Pembangunan properti di China yang massif memunculkan kota-kota hantu lantaran rumah dan apartemen kosong / Bbc.co.uk
Dunia

Seperti Kota Hantu Bisa Tampung Seluruh Penduduk Indonesia, Ini Biang Kerok 130 Juta Rumah dan Apartemen di China Kosong

  • Kota hantu tersebut terdapat di distrik Kangbashi di Kota Ordos di Mongolia Dalam, di mana ada blok kantor dan menara apartemennya yang berkilau namun kosong; jalan raya yang tandus, jalan raya yang sepi, dan toko serta alun-alun yang kosong.
Dunia
Daniel Deha

Daniel Deha

Author

JAKARTA -- Krisis raksasa properti Evergrande Group baru-baru ini tiba-tiba mengejutkan dunia. Hal itu terjadi lantaran raksasa properti asal China tersebut gagal bayar utang sebesar US$300 miliar setara Rp4.275 triliun, atau dua kali APBN Indonesia.

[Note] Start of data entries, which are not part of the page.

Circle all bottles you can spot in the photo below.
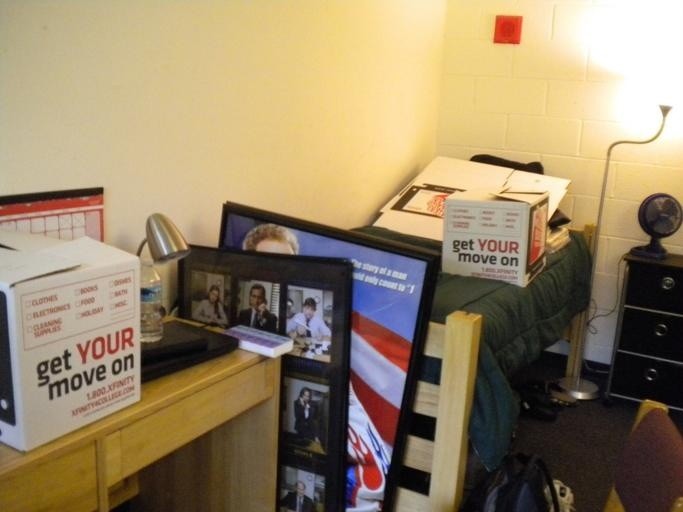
[140,258,165,344]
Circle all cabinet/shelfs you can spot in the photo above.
[601,253,683,412]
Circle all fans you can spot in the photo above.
[630,192,683,260]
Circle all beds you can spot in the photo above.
[347,221,595,511]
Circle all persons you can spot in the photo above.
[279,479,319,512]
[236,283,279,334]
[292,386,323,444]
[284,298,301,323]
[238,222,395,511]
[187,283,231,332]
[285,297,333,348]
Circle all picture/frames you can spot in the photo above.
[218,200,442,509]
[176,243,353,512]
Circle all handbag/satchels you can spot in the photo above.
[461,449,558,512]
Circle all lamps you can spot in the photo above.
[136,213,192,264]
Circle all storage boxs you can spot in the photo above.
[442,188,549,289]
[0,229,142,455]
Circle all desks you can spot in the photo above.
[1,313,281,511]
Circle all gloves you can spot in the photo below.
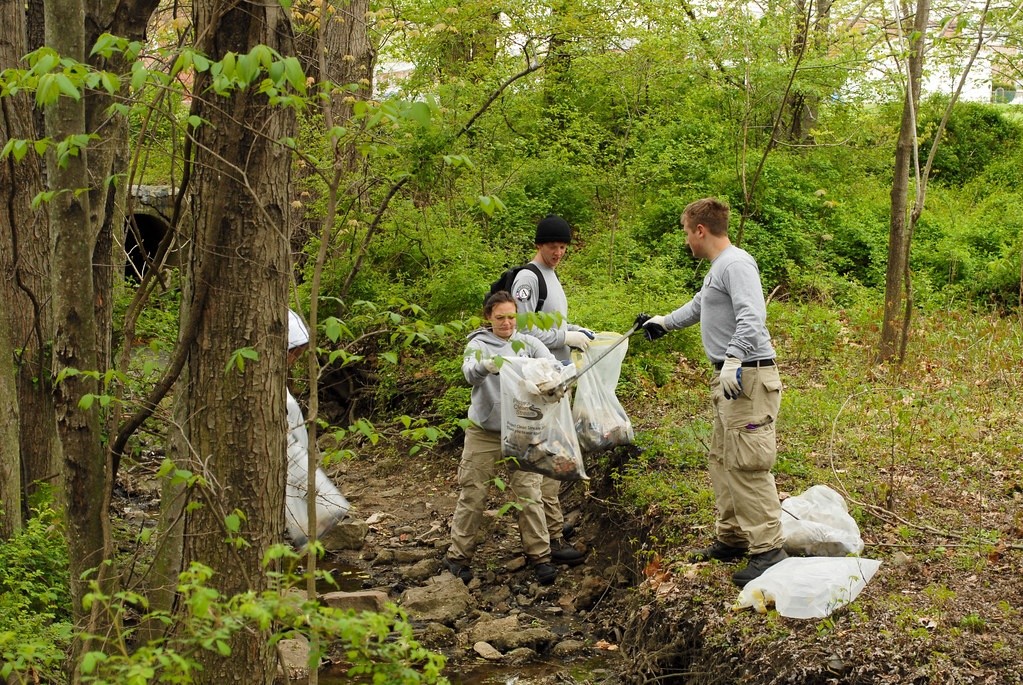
[571,325,596,342]
[642,314,668,340]
[484,353,501,375]
[718,355,744,400]
[565,330,591,352]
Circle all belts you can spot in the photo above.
[714,357,774,370]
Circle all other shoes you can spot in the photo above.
[534,562,557,584]
[550,542,586,566]
[562,524,576,540]
[442,554,474,583]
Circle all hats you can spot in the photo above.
[534,215,571,245]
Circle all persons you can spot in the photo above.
[285,308,311,451]
[442,289,566,582]
[508,216,596,566]
[642,198,790,588]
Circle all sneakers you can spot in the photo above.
[732,547,789,583]
[688,539,743,564]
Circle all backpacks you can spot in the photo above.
[484,262,548,312]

Ketidakmampuan membayar utang miliaran dolar tersebut lantas membuat pengembang properti China itu bangkrut alias pailit.

Efek krisis Evergrande kemudian menghantui dunia karena pengembang tersebut memiliki 1.300 proyek yang tersebar di 280 kota di Negeri Tirau Bambu. 

Diperkirakan, krisis Evergrande mempengaruhi keuangan internasional karena sektor properti menyumbang lebih dari 29% terhadap PDB China,  jauh di atas 10%-20% tipikal sebagian besar negara maju.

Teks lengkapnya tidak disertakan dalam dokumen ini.